L'Explication Prémisse
Cet article oblige le salarié qui, de bonne foi, estime qu’un produit ou un procédé utilisé dans son établissement fait peser un risque grave pour la santé publique ou l’environnement, à en informer immédiatement son employeur. L’alerte doit être consignée par écrit selon des modalités fixées par décret. Ce texte précise aussi que le salarié conserve la possibilité de recourir au dispositif légal de signalement/divulgation prévu par la loi Sapin II si les conditions de ce régime sont remplies. Enfin, l’employeur doit informer le salarié de la suite qu’il entend donner à l’alerte.
Dans une usine de traitement de surface, un opérateur remarque une fuite régulière d’un solvant non déclaré qui dégage de fortes émanations et contamine les eaux de ruissellement. Il prend des photos, rédige immédiatement un courriel détaillant les faits (date, lieu, produits concernés, risques constatés) et envoie ce message à son responsable et au service QHSE. L’alerte est consignée (copie imprimée et horodatée). L’employeur accuse réception et informe l’opérateur qu’il va suspendre la ligne, faire intervenir le service QHSE pour analyser le risque, et, si nécessaire, notifier les autorités compétentes. Si l’employeur n’agissait pas et que les conditions légales sont remplies, l’opérateur pourrait parallèlement utiliser le dispositif de signalement prévu par la loi Sapin II.
- Champ d’application : concerne les produits ou procédés « utilisés ou mis en œuvre par l’établissement » (risque lié à l’activité de l’employeur).
- Seuil exigé : il faut estimer, de bonne foi, l’existence d’un risque grave pour la santé publique ou l’environnement.
- Obligation de notifier l’employeur « immédiatement » : le salarié doit alerter sans délai dès la constatation.
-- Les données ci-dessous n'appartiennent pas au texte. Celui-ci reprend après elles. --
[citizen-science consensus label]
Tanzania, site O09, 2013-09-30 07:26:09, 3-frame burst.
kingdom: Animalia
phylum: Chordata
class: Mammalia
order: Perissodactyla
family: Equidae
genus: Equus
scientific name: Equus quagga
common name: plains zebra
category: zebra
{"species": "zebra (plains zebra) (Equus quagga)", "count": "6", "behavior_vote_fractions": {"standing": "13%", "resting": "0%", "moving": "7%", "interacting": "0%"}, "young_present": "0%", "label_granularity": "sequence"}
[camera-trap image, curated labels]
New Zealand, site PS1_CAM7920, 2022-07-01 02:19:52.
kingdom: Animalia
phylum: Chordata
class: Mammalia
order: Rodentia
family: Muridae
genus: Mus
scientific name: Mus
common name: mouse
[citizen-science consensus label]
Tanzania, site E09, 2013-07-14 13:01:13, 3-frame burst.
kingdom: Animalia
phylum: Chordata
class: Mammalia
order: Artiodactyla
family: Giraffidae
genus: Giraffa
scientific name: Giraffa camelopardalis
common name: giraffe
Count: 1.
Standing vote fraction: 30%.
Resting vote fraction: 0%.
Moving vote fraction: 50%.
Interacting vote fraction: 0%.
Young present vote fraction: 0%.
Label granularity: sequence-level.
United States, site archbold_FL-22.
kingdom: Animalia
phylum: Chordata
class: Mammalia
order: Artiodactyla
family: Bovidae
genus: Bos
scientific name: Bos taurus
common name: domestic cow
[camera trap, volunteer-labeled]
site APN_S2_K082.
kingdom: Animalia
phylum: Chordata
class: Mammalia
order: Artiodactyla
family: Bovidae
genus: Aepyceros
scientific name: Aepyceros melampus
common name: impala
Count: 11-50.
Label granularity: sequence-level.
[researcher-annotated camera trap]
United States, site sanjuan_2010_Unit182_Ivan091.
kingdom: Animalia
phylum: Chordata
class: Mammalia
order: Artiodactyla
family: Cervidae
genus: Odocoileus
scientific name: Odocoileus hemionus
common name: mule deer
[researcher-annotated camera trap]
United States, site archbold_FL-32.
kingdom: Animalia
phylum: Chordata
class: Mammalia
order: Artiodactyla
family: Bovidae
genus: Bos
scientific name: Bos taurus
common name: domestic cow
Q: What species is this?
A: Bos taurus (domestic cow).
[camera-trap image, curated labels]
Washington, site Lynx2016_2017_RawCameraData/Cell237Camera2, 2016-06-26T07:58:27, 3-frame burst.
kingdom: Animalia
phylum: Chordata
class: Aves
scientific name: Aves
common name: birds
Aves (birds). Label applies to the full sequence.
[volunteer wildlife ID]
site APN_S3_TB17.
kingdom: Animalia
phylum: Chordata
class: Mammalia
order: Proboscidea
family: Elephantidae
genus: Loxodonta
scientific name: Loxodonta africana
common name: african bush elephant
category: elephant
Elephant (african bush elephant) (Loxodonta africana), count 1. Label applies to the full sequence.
- Formalisme : l’alerte doit être consignée par écrit selon les modalités prévues par voie réglementaire (ex. courriel, registre horodaté, etc.).
- Information du salarié : l’employeur doit informer l’auteur de l’alerte de la suite qu’il entend lui donner.
- Droit de recours : « sans préjudice » signifie que l’alerte à l’employeur n’empêche pas, si les conditions sont réunies, le recours au dispositif de signalement/divulgation prévu par la loi n°2016‑1691 (Sapin II).
- Bonne foi : l’alerte doit être faite sincèrement ; une alerte abusive ou malveillante peut avoir des conséquences disciplinaires si elle n’est pas de bonne foi.
- Preuves pratiques : conservez une copie datée de l’alerte (courriel, accusé de réception, photos, etc.) pour prouver la notification et son contenu en cas de litige.